До конца ланча они ни о чем другом не говорили, обмениваясь воспоминаниями о том страшном дне, когда умер этот благородный и щедрый человек, дорогой им обоим.
Наконец Шаса спросил счет.
– Уже полвторого. Придется поторопиться, чтобы успеть в парламент к началу. Ничего не хочу пропустить из речи Фервурда.
В шестьдесят шесть лет Сантэн оставалась проворной и энергичной, и Шасе не приходилось ради нее замедлять шаг. Минуя собор Святого Георгия и сворачивая в парк, они продолжали оживленно разговаривать.
Перед ними на скамье сидели двое, и даже за сто ярдов что-то в них привлекло внимание Шасы. Более высокий, смуглый мужчина в мундире парламентского курьера сидел прямо и напряженно и оцепенело смотрел прямо перед собой.

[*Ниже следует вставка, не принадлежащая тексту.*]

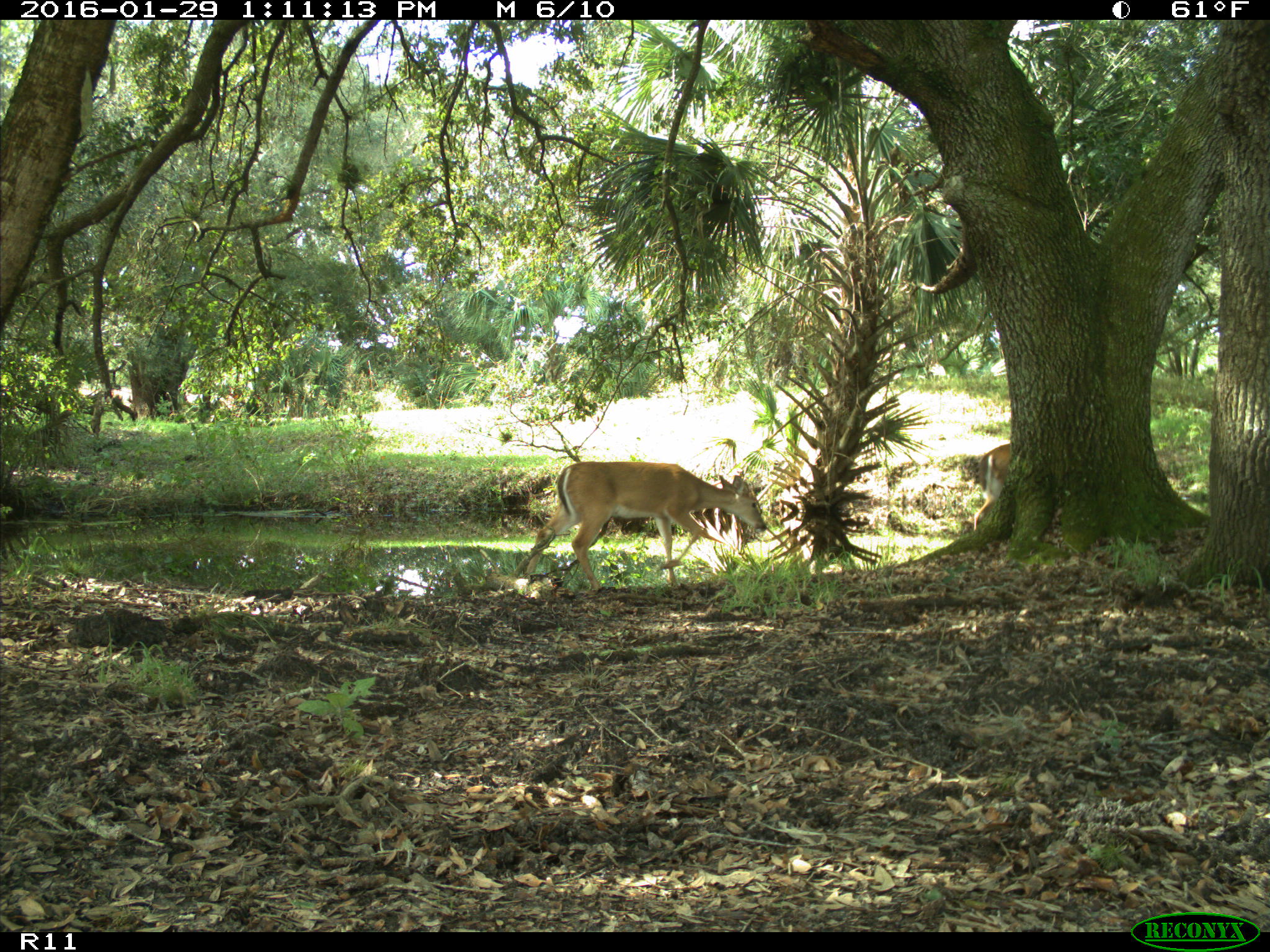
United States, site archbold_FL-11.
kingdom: Animalia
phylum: Chordata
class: Mammalia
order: Artiodactyla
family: Cervidae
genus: Odocoileus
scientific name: Odocoileus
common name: deer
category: unidentified deer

Второй мужчина, сидевший рядом, тоже был черноволос, но с бесцветным, как замазка, лицом, и черные волосы падали на лоб. Наклонившись к парламентскому курьеру, он что-то шептал ему на ухо, словно делился тайной, но лицо курьера оставалось невыразительным, и он никак не реагировал на слова говорящего.
Поравнявшись со скамьей, Шаса подался вперед, чтобы видеть мимо Сантэн, и с пяти шагов посмотрел в глаза меньшему из мужчин. Они были черные и непроницаемые, как лужицы жидкой смолы, но под взглядом Шасы мужчина намеренно отвернулся. Впрочем, его губы продолжали шевелиться: он что-то говорил человеку в парламентской форме, так тихо, что Шаса не разобрал ни слова.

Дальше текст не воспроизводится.